**Input:**

•••

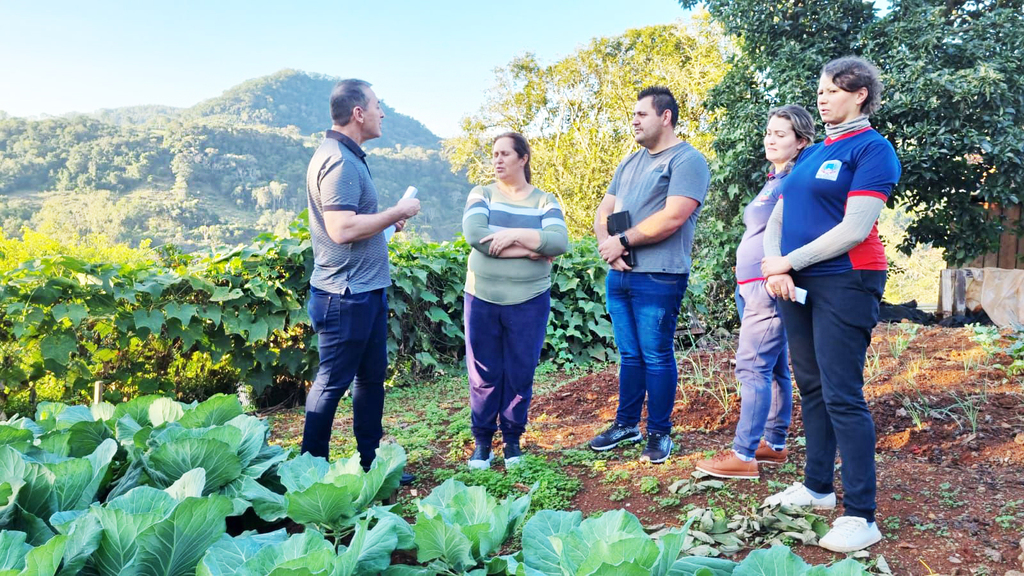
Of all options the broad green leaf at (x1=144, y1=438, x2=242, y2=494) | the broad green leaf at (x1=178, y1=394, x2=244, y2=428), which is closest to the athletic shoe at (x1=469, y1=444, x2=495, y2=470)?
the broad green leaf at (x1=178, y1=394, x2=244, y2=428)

•••

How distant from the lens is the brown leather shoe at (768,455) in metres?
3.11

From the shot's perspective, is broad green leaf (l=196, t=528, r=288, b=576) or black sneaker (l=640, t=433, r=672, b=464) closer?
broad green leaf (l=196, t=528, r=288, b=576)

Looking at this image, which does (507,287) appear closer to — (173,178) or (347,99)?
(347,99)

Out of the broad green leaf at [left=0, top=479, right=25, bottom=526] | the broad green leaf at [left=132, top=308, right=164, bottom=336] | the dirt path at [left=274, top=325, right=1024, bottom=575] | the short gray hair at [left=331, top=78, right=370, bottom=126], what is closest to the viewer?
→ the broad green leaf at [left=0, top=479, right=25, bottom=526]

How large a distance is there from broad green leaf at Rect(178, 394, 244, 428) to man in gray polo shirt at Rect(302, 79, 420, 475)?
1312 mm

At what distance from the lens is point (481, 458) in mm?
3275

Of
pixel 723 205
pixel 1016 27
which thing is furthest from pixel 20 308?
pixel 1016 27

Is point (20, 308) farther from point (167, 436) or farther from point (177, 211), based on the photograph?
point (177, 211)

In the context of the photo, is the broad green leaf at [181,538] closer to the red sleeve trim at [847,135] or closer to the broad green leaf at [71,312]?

•••

**Task requirements:** Write out again the entries between the lines holding "How large a" and "In the context", inclusive, and nothing else. Offset every distance and coordinate value in the answers by adding 58 to it, and leave the rest of each entry unchanged.

**Reply to the exercise:**
How large a distance is there from broad green leaf at Rect(178, 394, 244, 428) to man in gray polo shirt at Rect(302, 79, 420, 475)?
1370 mm

At what distance from the lens is point (481, 458) in mm?
3333

Of
pixel 723 205
pixel 1016 27
which thing is furthest from pixel 20 308?
pixel 1074 85

Is point (20, 308) farther from point (167, 436) or farther from point (177, 211), based on the photograph?
point (235, 269)

In the context of the photo, is the broad green leaf at [181,538] closer to the red sleeve trim at [847,135] or closer to the broad green leaf at [71,312]?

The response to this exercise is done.